The Department for Business, Energy and Industrial Strategy (BEIS) consultation on the new domestic subsidy regime is now underway, but the following features are already worthy of note:
- There are currently no block exemptions (safe harbours), frameworks or guidance notes for the UK regime and the UK has yet to appoint/create an independent subsidy control authority.
- There is no obligation on the UK to create a system for pre-notification.
- Granting authorities will have to carry out a self-assessment of whether their subsidies are lawful (the inevitable consequence of not having a system of pre-notification).
- In carrying out that self-assessment, creating a contemporaneous, documentary audit trail will be critical.
- Complainants (“interested parties”) may seek judicial review of the decision to grant subsidies and the courts can order repayment of unlawfully granted subsidies.
- The concept of a subsidy is little different from that of a State Aid.
- The relevance of the subsidy rules for UK tax legislation has its own complexities which we will cover separately.
The Government’s consultation will run until 31 March 2021. Subject to the outcomes of this consultation, the Government has promised to bring forward primary legislation to establish in domestic law a system of subsidy control that works for the entirety of the UK.
In advance of new legislation, for the vast majority of cases, we expect that it will not be difficult to conclude that a subsidy is lawful: for the time being, granting authorities could default to following EU block exemptions, frameworks and guidance if they want to be as certain as they can be that they will not be challenged in the courts where the TCA applies.
There appears to be a presumption on the part of the EU that its State Aid regime complies with the TCA and so UK granting authorities would not be criticised for following EU rules (at least until UK-specific ones are developed).
Similarly, only the largest projects are likely to engage the UK’s obligations under other trade agreements or the WTO rules. The critical point in these “standard” cases, whether under the TCA or otherwise, is for granting authorities to document fully at the time of award the reasons why they have concluded that the subsidy is lawful.
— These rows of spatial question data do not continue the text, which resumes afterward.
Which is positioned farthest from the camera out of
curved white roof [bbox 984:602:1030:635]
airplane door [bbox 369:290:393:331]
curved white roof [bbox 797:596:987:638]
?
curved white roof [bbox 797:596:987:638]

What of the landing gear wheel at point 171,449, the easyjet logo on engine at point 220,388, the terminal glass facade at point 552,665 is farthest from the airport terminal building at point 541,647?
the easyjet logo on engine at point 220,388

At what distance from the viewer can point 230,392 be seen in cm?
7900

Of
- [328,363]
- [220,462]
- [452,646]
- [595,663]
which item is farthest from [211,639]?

There are three main “non-standard” situations to look out for:
- Those cases where a granting authority wishes to flex and go beyond what would currently be permitted under EU State Aid rules and where it will need to conduct a deeper and thorough self-assessment;
- Those cases subject to the Northern Ireland Protocol which remain subject to EU State Aid rules (and the jurisdiction of the European Commission and CJEU); and,
- Subsidies under the EU Multilateral Financial Framework 2020-2024 which the UK continues to participate in (under the Withdrawal Agreement) and where EU rules will continue to apply.